Traceback (most recent call last):
File "/Users/tadghk/coreml-onnx-export/coreml_inference.py", line 16, in <module>
compressed_model_a8 = cto.coreml.experimental.linear_quantize_activations(
File "/opt/homebrew/anaconda3/envs/direct-core/lib/python3.10/site-packages/coremltools/optimize/coreml/experimental/_post_training_quantization.py", line 128, in linear_quantize_activations
activation_stats = _get_activation_calibration_stats(mlmodel, sample_data)
File "/opt/homebrew/anaconda3/envs/direct-core/lib/python3.10/site-packages/coremltools/optimize/coreml/experimental/_post_training_quantization.py", line 285, in _get_activation_calibration_stats
debugger = ModelDebugger(fpmodel)
File "/opt/homebrew/anaconda3/envs/direct-core/lib/python3.10/site-packages/coremltools/optimize/coreml/experimental/_model_debugger.py", line 187, in __init__
all_outputs = self.__class__.get_all_outputs(self.block_info)
File "/opt/homebrew/anaconda3/envs/direct-core/lib/python3.10/site-packages/coremltools/optimize/coreml/experimental/_model_debugger.py", line 139, in get_all_outputs
cls.populate_outputs(output_names, block_info.operations, acc)
File "/opt/homebrew/anaconda3/envs/direct-core/lib/python3.10/site-packages/coremltools/optimize/coreml/experimental/_model_debugger.py", line 133, in populate_outputs
cls.populate_outputs(prev_output_names, all_operations, acc)
File "/opt/homebrew/anaconda3/envs/direct-core/lib/python3.10/site-packages/coremltools/optimize/coreml/experimental/_model_debugger.py", line 133, in populate_outputs
cls.populate_outputs(prev_output_names, all_operations, acc)
File "/opt/homebrew/anaconda3/envs/direct-core/lib/python3.10/site-packages/coremltools/optimize/coreml/experimental/_model_debugger.py", line 133, in populate_outputs
cls.populate_outputs(prev_output_names, all_operations, acc)
[Previous line repeated 988 more times]
File "/opt/homebrew/anaconda3/envs/direct-core/lib/python3.10/site-packages/coremltools/optimize/coreml/experimental/_model_debugger.py", line 132, in populate_outputs
prev_output_names = cls.unique(prev_output_names)
File "/opt/homebrew/anaconda3/envs/direct-core/lib/python3.10/site-packages/coremltools/optimize/coreml/experimental/_model_debugger.py", line 58, in unique
return [x for x in sequence if not (x in seen or seen.add(x))]
File "/opt/homebrew/anaconda3/envs/direct-core/lib/python3.10/site-packages/coremltools/optimize/coreml/experimental/_model_debugger.py", line 58, in <listcomp>
return [x for x in sequence if not (x in seen or seen.add(x))]
File "/opt/homebrew/anaconda3/envs/direct-core/lib/python3.10/site-packages/coremltools/optimize/coreml/experimental/_model_debugger.py", line 58, in <listcomp>
return [x for x in sequence if not (x in seen or seen.add(x))]
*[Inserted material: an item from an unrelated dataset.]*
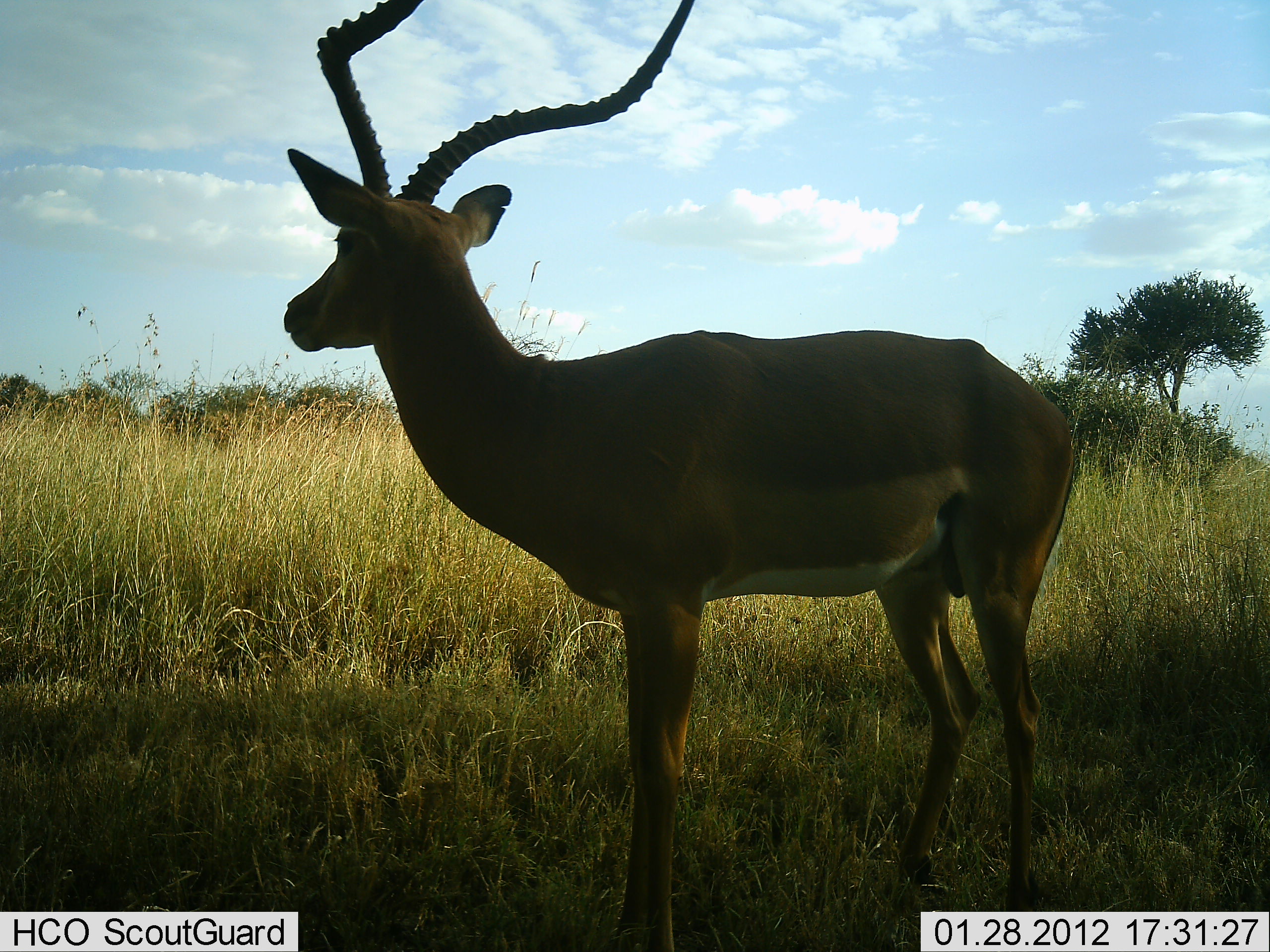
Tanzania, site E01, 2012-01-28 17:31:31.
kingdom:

RecursionError: maximum recursion depth exceeded while calling a Python object
To Reproduce
import coremltools as ct
import coremltools.optimize as cto
import numpy as np
import time
import sys
sys.setrecursionlimit(50000)
model = ct.models.MLModel('./coreml_model.mlpackage',
# optimization_hints = {'specializationStrategy': ct.SpecializationStrategy.FastPrediction}
)
activation_config = cto.coreml.OptimizationConfig(
global_config=cto.coreml.experimental.OpActivationLinearQuantizerConfig(
mode="linear_symmetric"
)
)
compressed_model_a8 = cto.coreml.experimental.linear_quantize_activations(
model, activation_config, [{'img':np.random.randn(1,13,1024,1024)}]
)
Paste Python code snippet here, complete with any required import statements.
- If the model conversion succeeds, but there is a numerical mismatch in predictions, please include the code used for comparisons.
## System environment (please complete the following information):
- coremltools version: 8.0
- OS (e.g. MacOS version or Linux type): MacOS
It's going to be difficult to help you without being able to reproduce the issue. To start with, can you please see if this is still an issue with the latest version of coremltools?